Senate Health, Education, Labor and Pensions Chairman Bernie Sanders on Thursday introduced the ‘Thirty-Tour Work Week Act’, which would reduce the standard work week from 40 to 32 hours without loss of pay
The top Republican on the Senate HELP Committee, Sen. Bill Cassidy, R-La., said the measure could threaten millions of small businesses and force them to pay more for less
“If this policy is implemented, it will threaten millions of small businesses that operate on razor-thin margins because they are unable to find enough workers.”
‘It’s free money, if you like. No loss of wages, but you work much less’.
Cassidy said the proposal ‘would be napalm on the fire of inflation.’
The bill also has provisions that would require overtime pay, time and a half, paid to employees who work more than eight hours in a day.
It also mandates that workers be awarded double their normal wages if they work more than 12 hours in a day.

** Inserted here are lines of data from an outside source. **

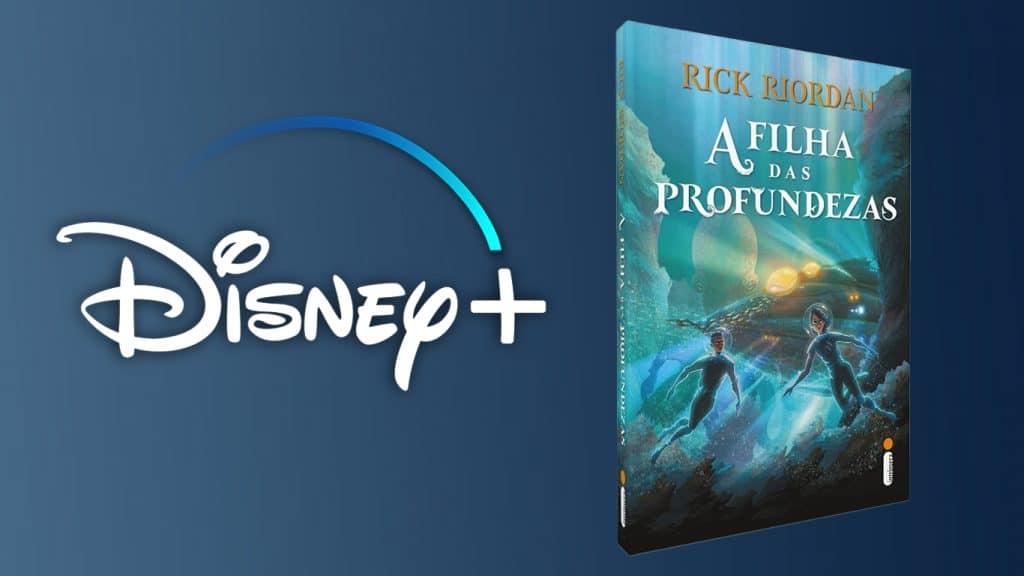 A-Filha-das-Profundezes-Disney-Plus-1024x576 Novo livro de Rick Riordan, autor de Percy Jackson, vai virar filme no Disney+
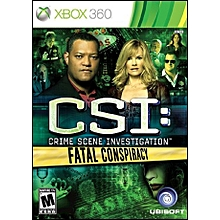 XBOX 360 Game CSI Fatal Conspiracy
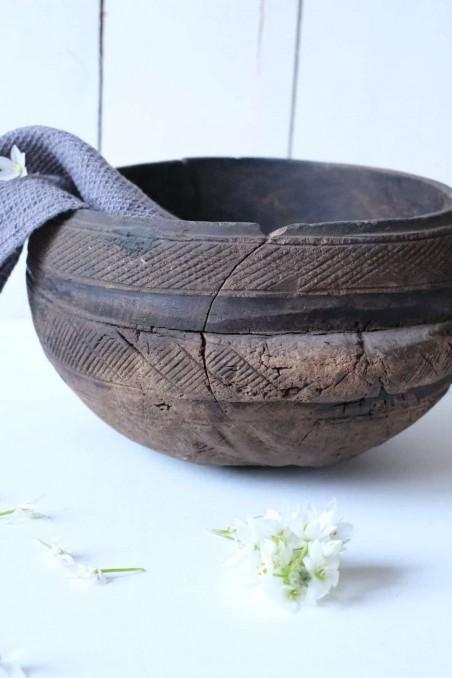 Saladier touareg - bol touareg - plat touareg - calebasse touareg - bois touareg ancien - bois berbère ancien - wkhdeco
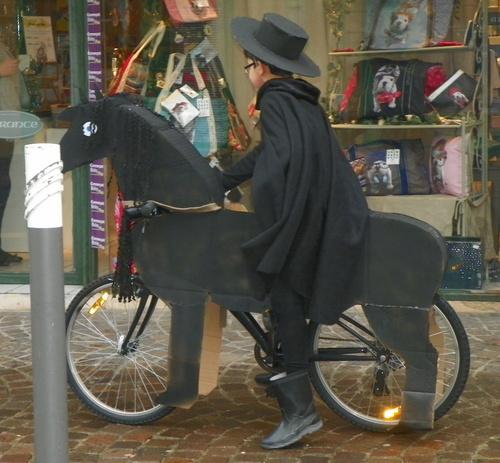 Vélos décorés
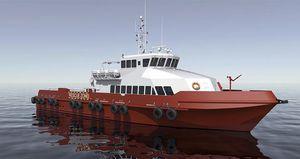 buque de salvamento (SAR)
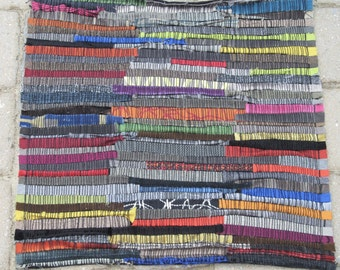 Decorative Hand Woven Pillows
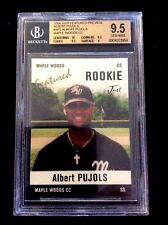 ALBERT PUJOLS RC 2004 JUST FEATURED PREVIEW #AP2 BGS 9.5 GEM MINT-MAPLE WOODS CC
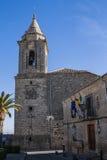 Farny kościół San Pedro obrazy stock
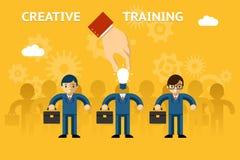 Creatieve opleiding stock illustratie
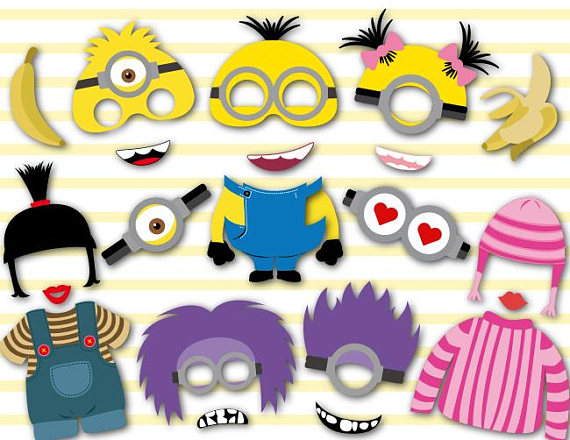 570x440 Instant Download Minions Photo Booth Props Minions Birthday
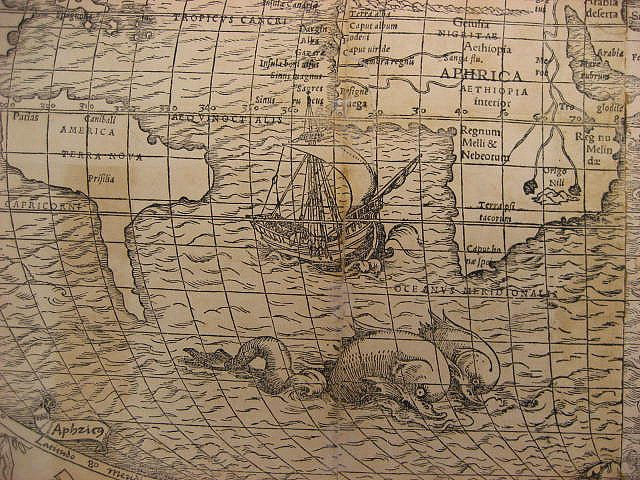 1537 map detail maps with sea monsters collection galleries world map app garden camera finder gumiabroncs Images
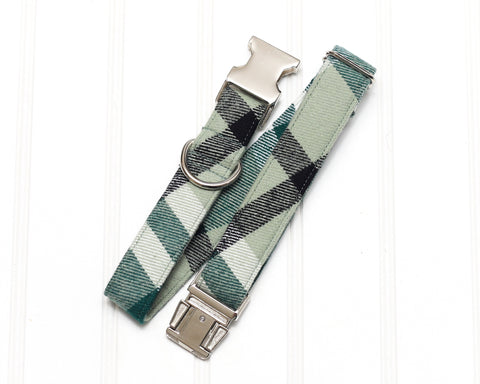 Mint Flannel Plaid Dog Collar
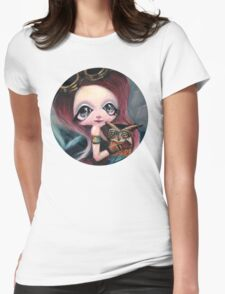 Steampunk Ariel Womens Fitted T-Shirt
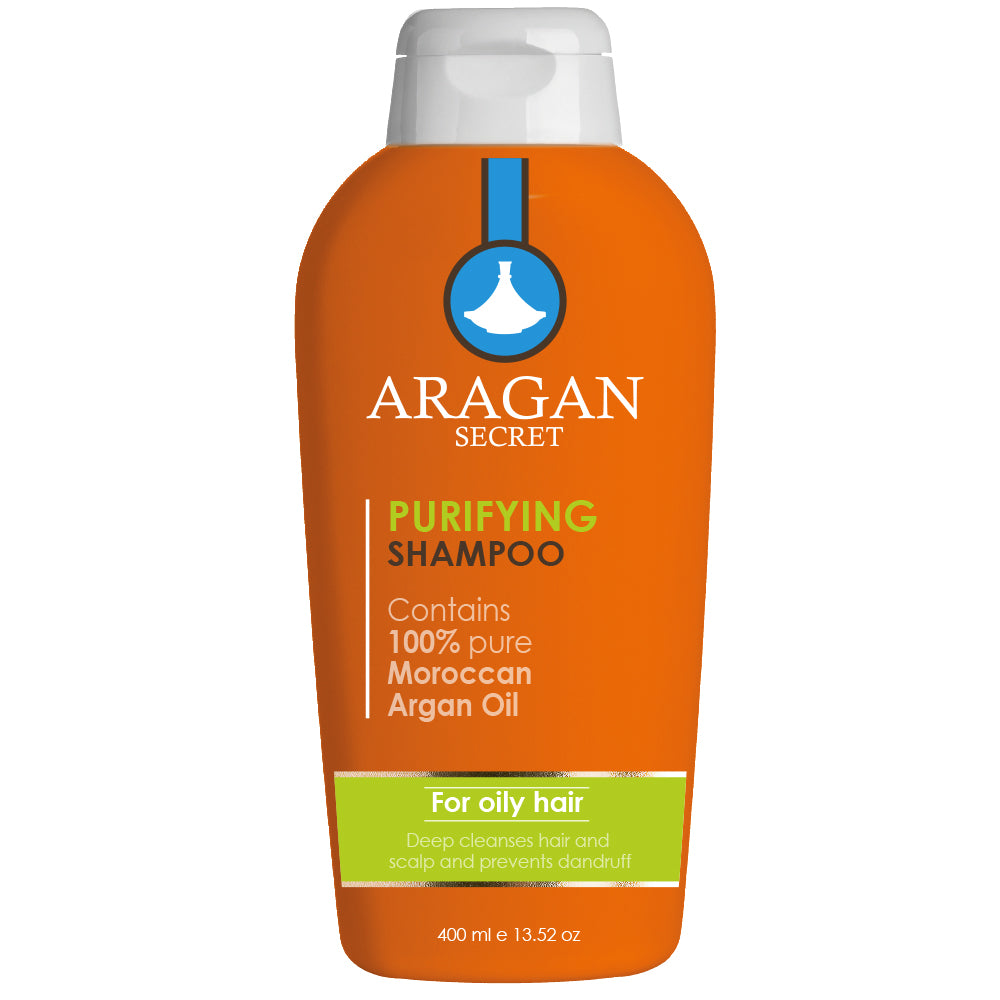 Aragan Secret Purifying Shampoo - For Oily Hair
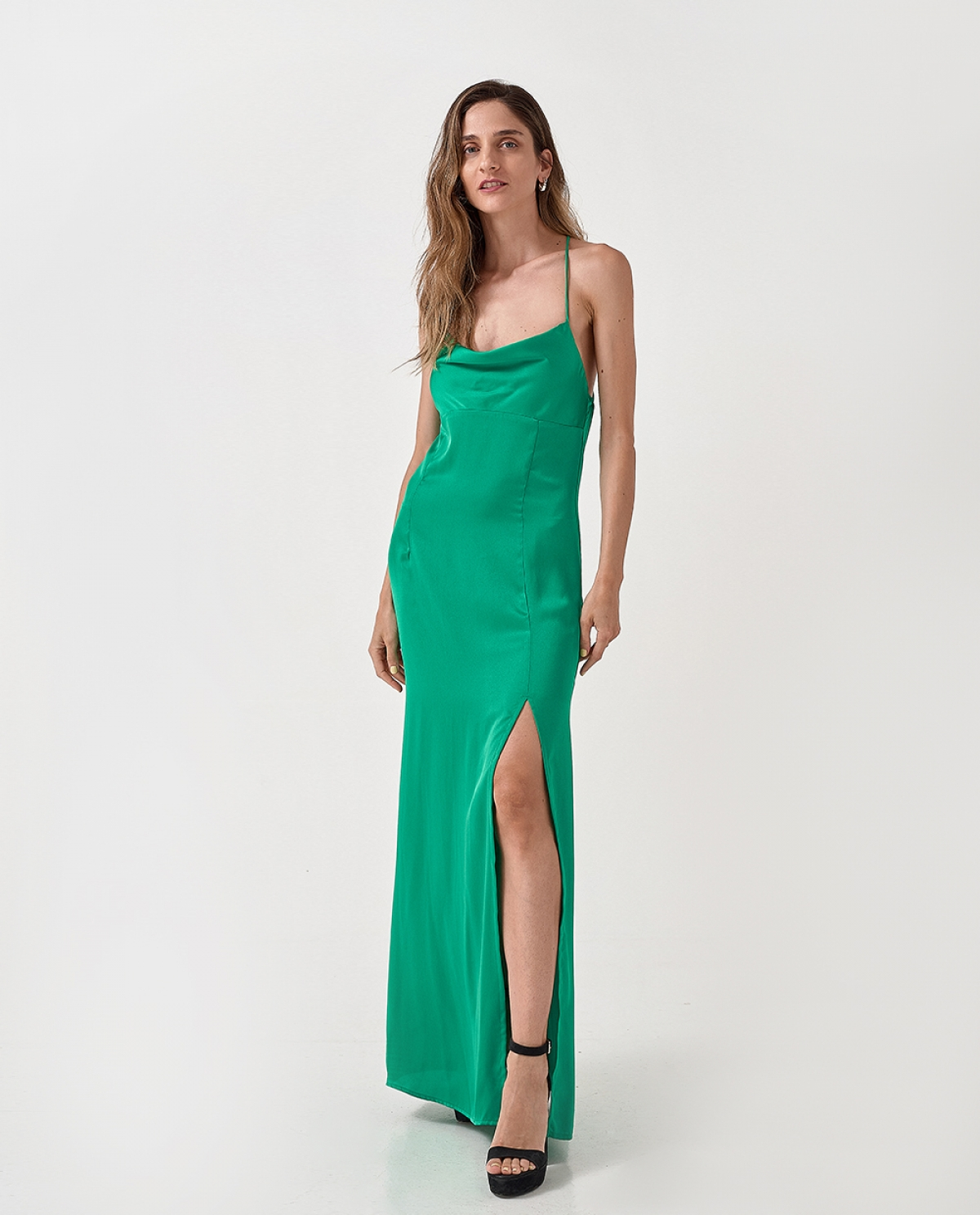 Inya Green Slip Dress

Still, Sanders argues that workers today are more efficient than they were in 1940, when the standard 40-hour workweek was established.
“Today, American workers are over 400 percent more productive than they were in the 1940s,” Sanders said in a press release announcing the bill.
“And yet millions of Americans work longer hours for lower wages than they did decades ago.”
“It’s time to reduce stress levels in our country and allow Americans to enjoy a better quality of life.”
Republicans argue the bill would force employers to go on a hiring spree to keep their businesses adequately staffed
But members of the GOP say Americans’ quality of life would decline with Sanders’ goals.
“Workers would be the ones who would pay, not get paid extra,” Cassidy said.
“They would send those jobs overseas or they would automate to replace the workers for whom they have an increased expense.”
“Or they would increase prices dramatically to stay afloat.”
Late. Mike Braun, R-Ind., also pushed back against Sanders’ proposal at Thursday’s hearing.
“I disagree with trying to do something from (the Senate) that would impose the predominance of companies out there.”
“I just don’t think they will survive,” he said.